Try a Little Tenderness - Otis Redding
In 1986, I and my partner saw Jim Cartwright's first play "The Road" upstairs in the smaller space at the Royal Court Theatre in London. The play was a bleak but very funny portrayal of life in a deprived community in the North of England in the time of Prime Minister Margaret Thatcher. The most memorable scene, was of two young men taking two young women they have met in a pub back to their shared flat. At one point it's suggested they play some records and one of the guys says they have some amazing music. One of the girls asks where the music is, and he freezes and dramatically points to the back of the stage where, pinned to the wall, is a solitary single. We are given to understand that this is all the music they've got, not only because they are so poor, but also that this is all the music they need to sustain them. He then, with the air of a priest performing a sacred ritual, puts it on the gramophone. Then followed an incredible moment, the power of which I have never experienced in a theatre before or since. The four characters, visibly transfixed by the passion of the song, remain silent and motionless throughout, as they, and we the audience, listen to the record from start to finish. At the end, after the music had faded away, you could have heard a feather hitting the floor. The audience sat there devastated, exhilarated, exhausted and deeply moved. Time had stood still, and we had been transformed from the Royal Court and completely consumed by the moment, into the soul of a divided country, into the heart of the whole of England. The song was Otis Redding's "Try a Little Tenderness".

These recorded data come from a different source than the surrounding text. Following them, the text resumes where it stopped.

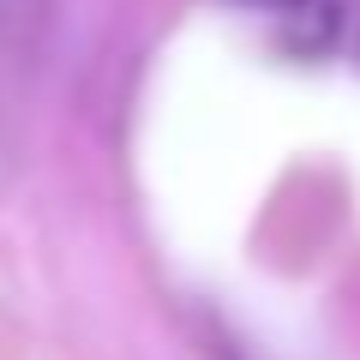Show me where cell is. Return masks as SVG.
<instances>
[{
  "label": "cell",
  "mask_w": 360,
  "mask_h": 360,
  "mask_svg": "<svg viewBox=\"0 0 360 360\" xmlns=\"http://www.w3.org/2000/svg\"><path fill=\"white\" fill-rule=\"evenodd\" d=\"M252 6H264V13L276 18V30H283L295 49H307V54L330 49V42L348 30V6L342 0H252Z\"/></svg>",
  "instance_id": "1"
},
{
  "label": "cell",
  "mask_w": 360,
  "mask_h": 360,
  "mask_svg": "<svg viewBox=\"0 0 360 360\" xmlns=\"http://www.w3.org/2000/svg\"><path fill=\"white\" fill-rule=\"evenodd\" d=\"M354 49H360V30H354Z\"/></svg>",
  "instance_id": "2"
}]
</instances>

In his first speech since being elected President, Joe Biden proclaims "we must restore the soul of America" enjoining the victorious Democrats to show empathy and compassion for the supporters of Trump, and urging everyone to work together to bring unity to a divided country. In others words, to try a little tenderness.
Released in 1966, Otis transforms the original 1932 Ray Noble Orchestra slow foxtrot into an impassioned plea for men to treat their women with more empathy. In 1966, in the context of the civil rights movement, this was also aimed at the conscience of the white population of America. Booker T and the M.G.s (see last post) and the Stax brass section, stay with him - just - all the way, as Otis slowly comes to the boil, finally achieving a magnificent, inarticulate exhortation to make the effort at least, at least, if nothing else.
More than any other medium, whether in the arts, sport or politics, music has been the soul of the United States of American from the invention of the vinyl disc onwards, causing pleasure throughout the globe from jazz, dance band music, blues to pop music, rock and rap onwards. American music, born through the collision of African American culture with the English language of the descendants of their ex slave masters, has become the lingua franca of the world. Great good can come out of great evil if there is a modicum of mutual understanding.
One thing, in the his whole four years of presidential tenure, that Trump didn't try, was a little tenderness.